Sally Bowson felt a tear slide down her cheek as she locked the door behind her, looked around the back garden of her home once more and walked to the car in which Josiah, her three-year old son sat, already secure in his child seat.
“Where’re we going again Mummy?” he asked as she drove out of the drive of the home she shared with her husband into a residential street in west London.
“Granny and Grandpa’s in Devon like I told you”.
“Is Daddy coming?”
“Not this time sweetie, he’s got to work. We won’t see him for a while”.
“Catching bad men again?”
“Yes Josey; now here’s your lollipop.”
She felt guilty about distracting him with sweets, but it was going to be a long journey and he was a bright boy who had an unerring knack of launching into a series of questions with a remorseless child logic which she currently felt too fragile to withstand. She had sworn to herself at his birth that she would never lie to any of her children, an oath she had barely managed to sustain so far.
As the car drove onto the M4 a little later her mobile phone buzzed to indicate the arrival of a text message, almost certainly from her husband.
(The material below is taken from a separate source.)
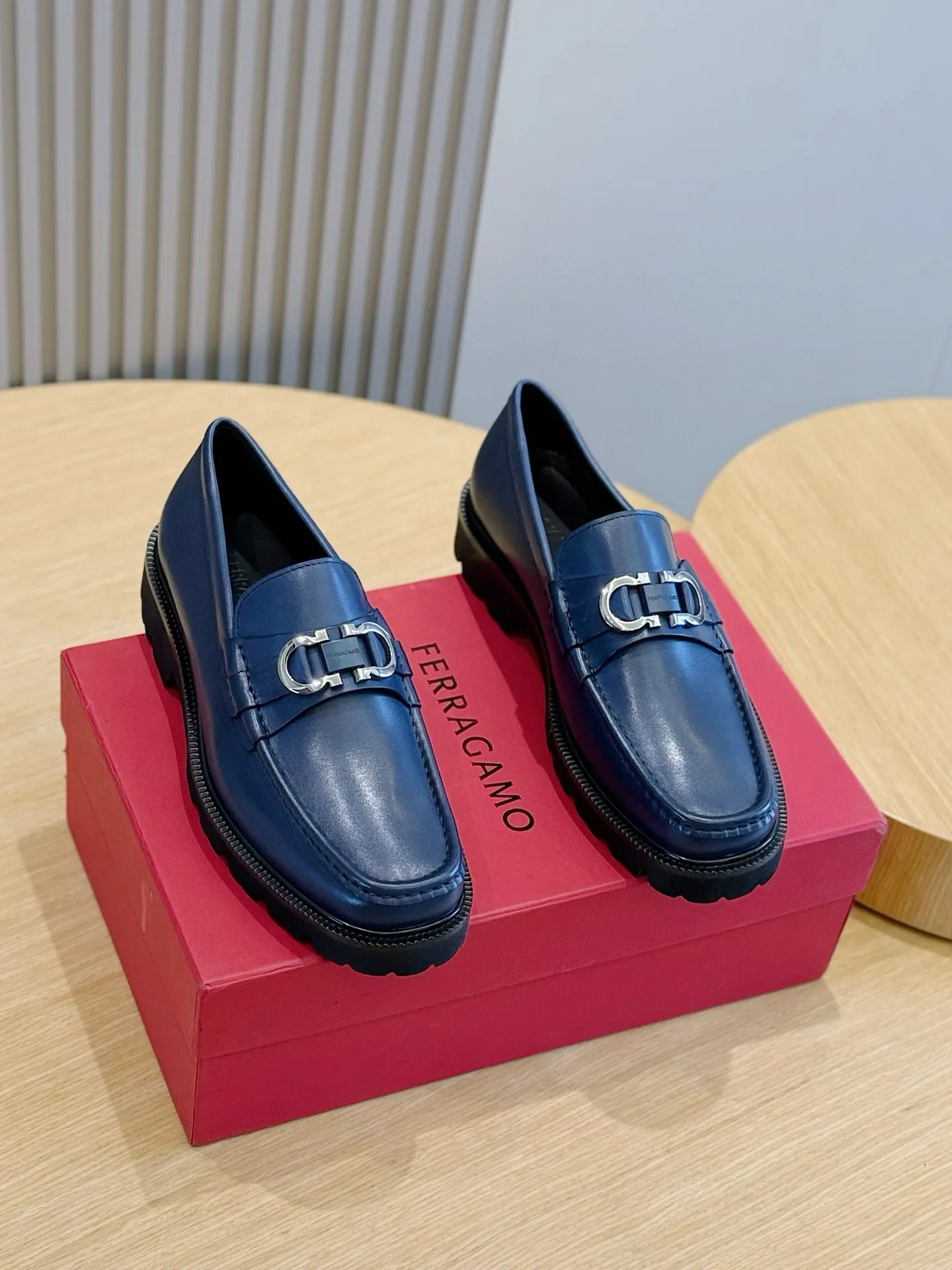 [Ferragamo] Top P: 760💰 Number of yards: 39~44 (38.45. Customized, non-returnable) Ferragamo men's leather derby shoes. The new derby shoes are light in texture and cool in style. They adopt exquisite eyelet uppers and novelly define urban trends. Made of brushed cowhide, it has a plump and rounded toe box and is decorated with delicate wingtip decorative details. Imported cowhide + cowhide lining.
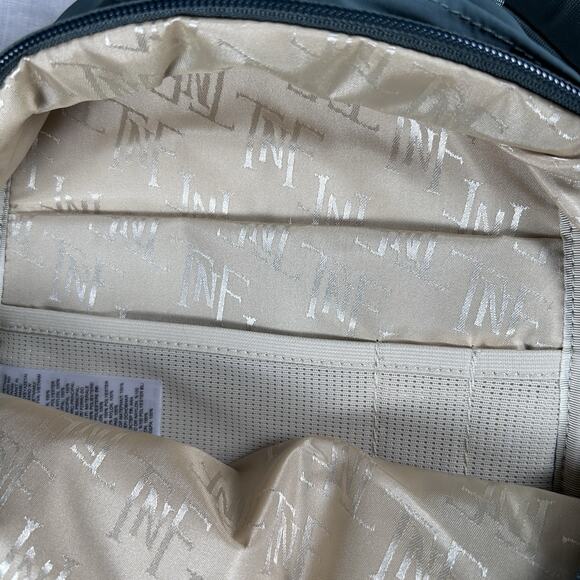 The North Face Women’s Never Stop Daypack in Duck Green OS - Picture 9 of 9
She hadn’t replied to the last few he had sent over the past twenty-four hours, a coward’s way out she knew, but she needed space and time to sort herself out. Her mind wandered, driving on autopilot; the city was too big, too alien, and too impersonal for her to get her mind and feelings straight. Now she knew how much she missed the wide-open country and small communities of her native north Devon. Like so many of her peers she had left for college and the bright lights of the city as soon as she could, then fallen for an attractive young class mate who ended up becoming a rising star in the police of all things.
Married for seven years, they had imperceptibly grown apart since Josey’s birth as Andy had hardened in response to the unspoken things he faced in his job, especially since his transfer to the Counter Terrorist Command of the Met. Not that she thought he could see it for himself, but the cold of their growing lack of mutual understanding had chilled them both. In reaction, her love for her child had rekindled her childhood Anglicanism, just as she increasingly realised that there were unlikely to be any further children. And so, she had left, for how long exactly she didn’t know, but she had to get away. At least Josey sleeps in the car, she thought.
So, she drove steadily westwards on the M4, stopping occasionally to give Josey a break while still aiming to arrive at her parents’ house by early evening. She had called them to say she was on route; they hadn’t expressed any surprise at the unannounced news that she was coming down, but she knew the questions would come after she had arrived.